Serotonin 2A Receptor Signaling Underlies LSD-induced Alteration of the Neural Response to Dynamic Changes in Music
Frederick S. Barrett, Katrin H. Preller, Marcus Herdener, Petr Janata and Franz X. Vollenweider
Cerebral Cortex, November 2018, 28, 3939–3950.
doi : 10.1093/cercor/bhx257
Classic psychedelic drugs (serotonin 2A, or 5HT2A, receptor agonists) have notable effects on music listening. In the current report, blood oxygen level-dependent (BOLD) signal was collected during music listening in 25 healthy adults after administration of placebo, lysergic acid diethylamide (LSD), and LSD pretreated with the 5HT2A antagonist ketanserin, to investigate the role of 5HT2A receptor signaling in the neural response to the time-varying tonal structure of music.
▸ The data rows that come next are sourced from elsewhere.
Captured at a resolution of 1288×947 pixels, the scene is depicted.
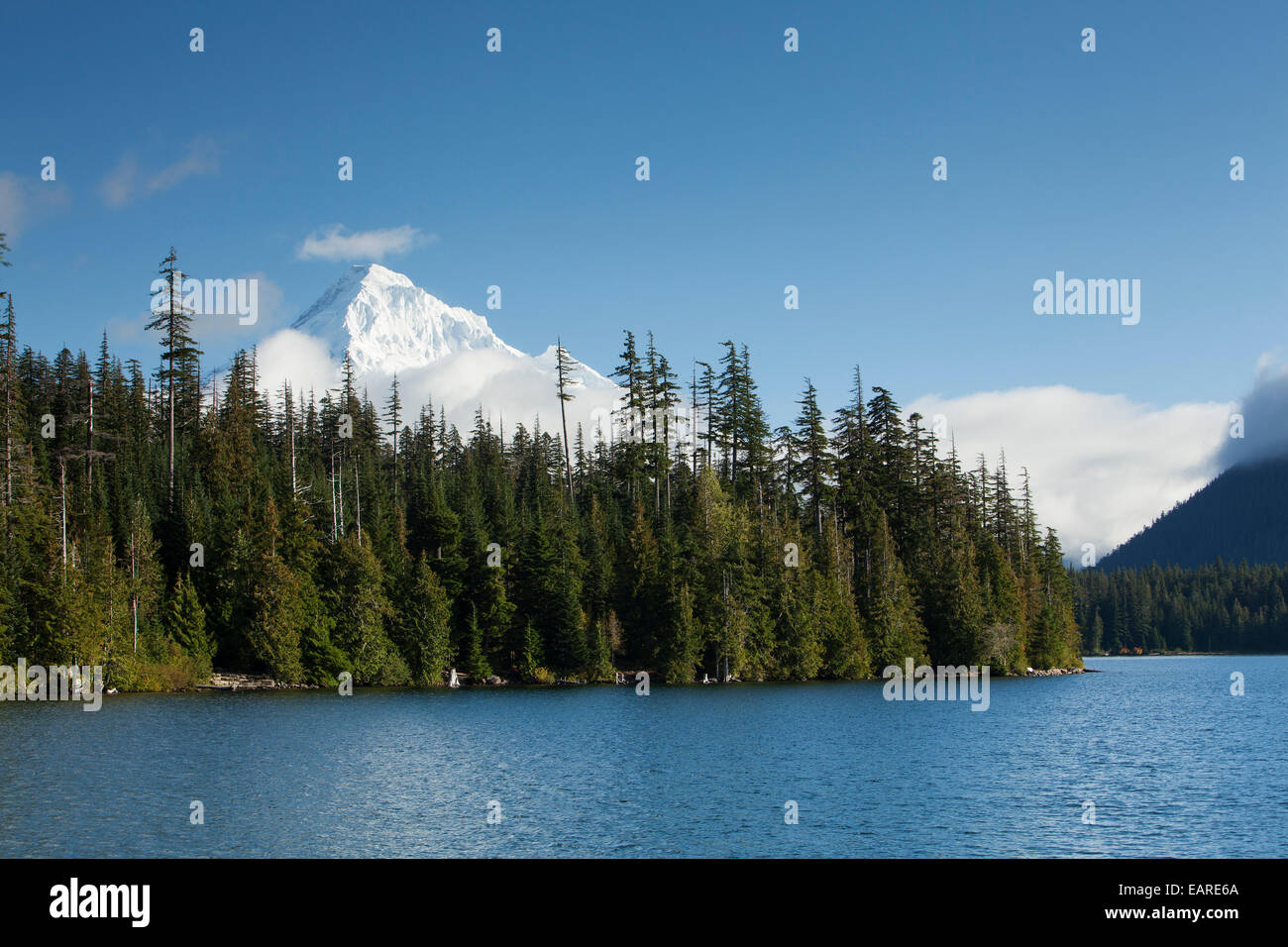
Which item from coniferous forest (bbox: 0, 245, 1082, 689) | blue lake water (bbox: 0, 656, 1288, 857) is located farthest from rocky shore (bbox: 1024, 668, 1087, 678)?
blue lake water (bbox: 0, 656, 1288, 857)

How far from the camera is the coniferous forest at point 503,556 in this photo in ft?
234

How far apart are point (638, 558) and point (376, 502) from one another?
2854 cm

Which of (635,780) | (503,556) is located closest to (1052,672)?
(503,556)

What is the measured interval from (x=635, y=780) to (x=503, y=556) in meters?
55.9

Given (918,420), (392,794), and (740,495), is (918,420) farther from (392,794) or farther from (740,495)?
(392,794)

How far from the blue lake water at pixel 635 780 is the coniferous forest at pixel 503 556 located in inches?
552

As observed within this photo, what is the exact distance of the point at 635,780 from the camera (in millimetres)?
35750

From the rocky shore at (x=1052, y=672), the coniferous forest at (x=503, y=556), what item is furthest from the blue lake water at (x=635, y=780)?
the rocky shore at (x=1052, y=672)

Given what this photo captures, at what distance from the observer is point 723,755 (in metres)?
41.4

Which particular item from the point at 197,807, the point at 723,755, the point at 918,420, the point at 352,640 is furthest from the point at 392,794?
the point at 918,420

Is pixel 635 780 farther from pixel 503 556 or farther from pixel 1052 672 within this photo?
pixel 1052 672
Tonality-tracking analysis of BOLD data revealed that 5HT2A receptor signaling alters the neural response to music in brain regions supporting basic and higher-level musical and auditory processing, and areas involved in memory, emotion, and self-referential processing. This suggests a critical role of 5HT2A receptor signaling in supporting the neural tracking of dynamic tonal structure in music, as well as in supporting the associated increases in emotionality, connectedness, and meaningfulness in response to music that are commonly observed after the administration of LSD and other psychedelics. Together, these findings inform the neuropsychopharmacology of music perception and cognition, meaningful music listening experiences, and altered perception of music during psychedelic experiences.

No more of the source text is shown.